Adiós al ermitaño de la portería: Pablo Larios
Por Omar García Cosío
El futbol, como dijo Javier Marías, es un retorno semanal a la niñez. La memoria que se contempla cuando el oráculo deportivo encuentra el capricho de cumplir un ciclo: la victoria, la revancha, el campeonato. Una misma historia que se cuenta de forma infinita en el riguroso marco de los 90 minutos.
La búsqueda, dentro o fuera de la cancha, de encontrarse con el éxtasis, el fin último, un grito universal: ¡GOL! El heroísmo infantil que se construye generalmente con aquellos que cuál fiel “Celestino”, aunque enamorados de la pelota, provocan el encuentro romántico entre su prenda amada y la red. Los que ponen el último toque a una construcción de equipo: el retardado a una sinfonía, la chapa de oro, la firma.
Sin embargo, como el mundo, el futbol sólo se puede entender en equilibrios: entre las filas que otorgan un espacio entre los once, hay una especie extraña: un ermitaño que prefiere la contemplación y encontrarse con el balón de frente. Su premio es acariciar la redonda con las manos, pero su castigo es formar la última barrera. Un bastión que trata de evitar a toda costa la celebración del otro. Una antítesis del futbol. El “aguafiestas” que permite postales memorables con su vuelo. Ícaros que a veces salen con éxito del laberinto, pero que en otras tantas, se acercan demasiado a esa esfera encendida que los hace caer: los porteros.
Ya lo dijo Galeano: “donde vive el portero no crece el césped”. Hay una soledad: es incluso notorio al usar otro uniforme al del resto del equipo. Una etiqueta que puede poner un resultado, literalmente, en sus manos.

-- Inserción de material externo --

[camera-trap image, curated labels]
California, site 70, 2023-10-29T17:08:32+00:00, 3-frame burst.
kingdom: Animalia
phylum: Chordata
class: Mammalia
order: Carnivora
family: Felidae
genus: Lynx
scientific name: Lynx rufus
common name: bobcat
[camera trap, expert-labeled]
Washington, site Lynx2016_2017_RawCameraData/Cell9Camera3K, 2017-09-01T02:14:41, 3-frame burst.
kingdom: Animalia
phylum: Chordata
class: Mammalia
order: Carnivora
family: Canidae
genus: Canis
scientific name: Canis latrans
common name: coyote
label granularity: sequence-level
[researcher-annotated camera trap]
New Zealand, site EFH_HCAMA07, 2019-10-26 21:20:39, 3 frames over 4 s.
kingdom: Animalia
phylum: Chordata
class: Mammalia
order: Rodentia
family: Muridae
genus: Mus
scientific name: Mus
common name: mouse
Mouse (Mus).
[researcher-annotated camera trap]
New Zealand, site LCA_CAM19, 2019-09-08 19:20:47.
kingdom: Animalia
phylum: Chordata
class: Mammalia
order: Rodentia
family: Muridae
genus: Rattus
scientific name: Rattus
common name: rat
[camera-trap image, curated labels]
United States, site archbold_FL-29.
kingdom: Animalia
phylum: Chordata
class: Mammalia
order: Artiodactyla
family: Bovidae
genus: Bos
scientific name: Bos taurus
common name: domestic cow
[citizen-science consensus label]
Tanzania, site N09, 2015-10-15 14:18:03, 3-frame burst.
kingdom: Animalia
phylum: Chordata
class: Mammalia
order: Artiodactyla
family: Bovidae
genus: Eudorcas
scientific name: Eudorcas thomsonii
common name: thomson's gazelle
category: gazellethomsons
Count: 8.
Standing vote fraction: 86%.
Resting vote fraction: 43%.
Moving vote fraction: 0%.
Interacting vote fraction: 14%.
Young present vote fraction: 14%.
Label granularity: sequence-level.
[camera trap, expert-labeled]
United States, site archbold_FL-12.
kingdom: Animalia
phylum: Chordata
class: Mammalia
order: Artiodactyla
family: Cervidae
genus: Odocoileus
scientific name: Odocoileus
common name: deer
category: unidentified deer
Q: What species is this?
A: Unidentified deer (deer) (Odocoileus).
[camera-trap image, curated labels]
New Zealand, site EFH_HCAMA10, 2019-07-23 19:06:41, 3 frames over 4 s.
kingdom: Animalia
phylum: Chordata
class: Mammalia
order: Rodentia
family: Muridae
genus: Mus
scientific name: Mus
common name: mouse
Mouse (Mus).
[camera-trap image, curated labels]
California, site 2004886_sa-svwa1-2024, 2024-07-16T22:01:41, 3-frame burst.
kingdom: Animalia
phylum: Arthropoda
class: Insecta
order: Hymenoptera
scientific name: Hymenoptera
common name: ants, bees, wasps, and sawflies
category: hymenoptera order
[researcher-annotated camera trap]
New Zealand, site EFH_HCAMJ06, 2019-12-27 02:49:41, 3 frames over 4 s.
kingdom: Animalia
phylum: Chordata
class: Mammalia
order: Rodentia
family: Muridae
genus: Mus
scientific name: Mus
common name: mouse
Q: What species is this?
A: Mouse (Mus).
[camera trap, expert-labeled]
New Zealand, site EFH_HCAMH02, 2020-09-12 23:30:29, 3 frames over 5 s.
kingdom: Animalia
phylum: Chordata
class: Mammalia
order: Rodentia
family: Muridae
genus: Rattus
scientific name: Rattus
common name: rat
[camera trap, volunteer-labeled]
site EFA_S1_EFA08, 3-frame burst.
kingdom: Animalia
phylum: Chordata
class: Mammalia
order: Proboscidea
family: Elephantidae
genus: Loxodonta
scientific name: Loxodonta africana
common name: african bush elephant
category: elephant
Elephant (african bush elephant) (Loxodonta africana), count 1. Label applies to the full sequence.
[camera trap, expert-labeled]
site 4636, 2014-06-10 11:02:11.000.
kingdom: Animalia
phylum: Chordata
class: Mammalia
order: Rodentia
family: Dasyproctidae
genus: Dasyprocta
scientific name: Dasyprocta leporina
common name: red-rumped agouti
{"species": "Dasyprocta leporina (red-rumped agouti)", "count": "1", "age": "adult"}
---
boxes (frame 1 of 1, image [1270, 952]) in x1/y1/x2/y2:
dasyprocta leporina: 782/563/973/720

Pero aún dentro de estos espacios donde parece que la creatividad tiene un rango muy corto de desarrollo, están esas figuras que rompen esquemas y añaden teoría a partir de la práctica: salir del espacio donde es todo poderoso y mover la pelota con los pies, además de su capacidad aérea, vistosa por demás, que le valió estar en el mejor once mexicano en su historia. Él era Pablo Larios.
México 1986, después de la negativa colombiana, la gran fiesta se arraigó dos veces en un mismo país por primera vez. A pesar del temblor un año antes, los colosos aguantaron. Para el “Tri” significó más que una metáfora: el camino se logró: victorias ante Irák y Bélgica más un empate frente a Paraguay otorgaron el boleto vía líder de grupo. Y aunque quizá la imagen más recordada sea la tijera de Manuel Negrete ante Bulgaria, el arquero tuvo una actuación por demás destacada: sólo dos goles recibidos en cinco partidos. La última vez que el conjunto nacional avanzó al totémico quinto. Ningún portero, antes o después, puede presumir la proeza.
En casa, símbolo: Zacatepec, Cruz Azul y Puebla, donde vio sus mejores días en la 89-90 cuando de la mano de Manuel Lapuente consiguió el título de liga. Más tarde, en Toros Neza, conformó parte de uno de los equipos más pintorescos en la historia del balompié nacional, llegando a la final que terminaron perdiendo frente a Guadalajara.
Tras su partida, queda el legado: el milagro mediático permite la repetición eterna de sus proezas, aunque la relevancia queda en el legado, la escuela de los que pasaron después: el eslabón entre los guantes más grandes en el futbol mexicano: Antonio “Tota” Carvajal, Pablo Larios, Jorge Campos (de quien aprendió los atuendos estrafalarios) y Francisco Guillermo Ochoa.